Personalidades de Muriaé – Dr. Afonso Augusto Canêdo



Dr. Afonso Augusto Canêdo, nascido em 29 de setembro de 1877, falecido em 13 de dezembro de 1963.

Em 1977, a Folha de Muriaé número 278 publicou uma homenagem ao Dr. Afonso com o seguinte conteúdo:

Dr. Afonso Augusto Canêdo – Centenário de seu nascimento

Descendente de duas famílias de velha aristocracia rural mineira, os Canêdo e Oliveira Pena, nascia a 29 de setembro de 1877 na fazenda Barra Alegre o Dr. Afonso Augusto Canêdo.

Foram seus pais o Desembargador Antonio Augusto da Silva Canêdo então juiz de Direito desta Comarca, por ele instalada, e Deputado às Côrtes e de D. Eudoxia Augusta de Oliveira Pena, mulher virtuosa e enérgica que na ausência do marido cumprindo mandatos eletivos, geria a fazenda que instalaram nas proximidades desta cidade. Passou o Dr. Afonso sua infância aqui em Muriaé e em Barbacena onde a família veraneava em seu palacete barroco da Rua Lima Duarte. Fez seus primeiros estudos no famoso colégio Abílio e posteriormente, o curso de humanidades no tradicional Colégio Caraça, pertencendo à turma que deu ao Estado grandes homens públicos como Afonso Pena Junior, Arthur Bernades e Melo Viana. Terminando o curso de humanidades, mais tarde fez na Academia de Comércio de Juiz de Fora o de Bacharel em ciências contábeis.
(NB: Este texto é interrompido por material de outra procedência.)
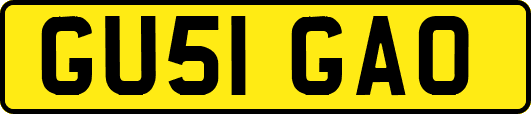 GU51 GAO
Com o falecimento de sua venerada mãe, por alguns tempos emprestou sua atividade gerindo a “Barra Alegre”.

Deixando a fazenda instalou-se em Juiz de Fora e ali participou da administração de uma sociedade de crédito imobiliário. Mas a vocação para o comércio o fez tornar a Muriaé e aqui se estabeleceu definitivamente, atuando no comércio de café e em pequenas indústrias de laticínio e marcenaria.

Dotado de visão e boa estrela, soube progredir paulatinamente, e por amor à terra natal, aqui mesmo investiu em imóveis tudo quanto amealhou ao longo dos anos de intenso trabalho, havendo dotado, a cidade na década de 20, de um conjunto habitacional a que deu o nome de sua progenitora Eudoxia Canêdo. Paralelamente impulsionado pela vocação herdada de seu pai, participou sempre da vida política do Município embora nunca pleiteasse cargo político eletivo.

As circunstâncias, entretanto, o levaram a assumir a administração do Município. Aderindo ao programa renovador da Aliança Liberal, teve destacada atuação na Revolução de 1930, congregando os elementos municipais que apoiaram decisivamente as forças chefiadas pelo General Barcelos e Cel. Oto Feio. Vitoriosa a Revolução, foi convocado pelo Presidente do estado Olegário Maciel para exercer o cargo de Prefeito do município em cuja função agiu com zelo e probidade, deixando marcada sua administração com melhoramentos na cidade.

Apesar de emprestar sua colaboração ativa na vida política no período revolucionário e do Estado Novo, nunca deixou de diretamente estar à frente de seu estabelecimento comercial.

Afastando-se da liderança política para deixa-lo nas mãos de seus filhos Antonio e Pio, continuou ainda por muito tempo exercendo sua atividade comercial a qual, por imposição da idade e saúde, deu por encerrada já nas vésperas de seu desaparecimento, vivendo apenas para a família, cercado sempre de consideração dos conterrâneos e de um elevado número de amigos e correligionários.

Faleceu aos 86 anos em 13 de dezembro de 1963 recebendo dos munícipes ao desfecho de seu funeral as homenagens que muito mereceu pela dedicação para sua terra natal e alto conceito de que desfrutava.

De seu casamento com D. Maria Soares Canêdo (D. Tita), que falecera pouco antes, descendente de ilustre família muriaense, deixou seis filhos: Afonso Canêdo Filho, casado com Wilhelmina Bicalho Canêdo, Dr. Antonio Augusto Soares Canêdo falecido casado com Oneyda Passos Canêdo; Carolina Soares Canêdo: José Augusto Soares Canêdo, casado com Ely Cata-Preta Canêdo; Dr. Pio Soares Canêdo, casado com Maria Ângela de Medeiros Canêdo; e Maria Izabel Canêdo.

De seus numerosos netos, o primeiro, na ordem de idade é o deputado Ronaldo Passos Canêdo.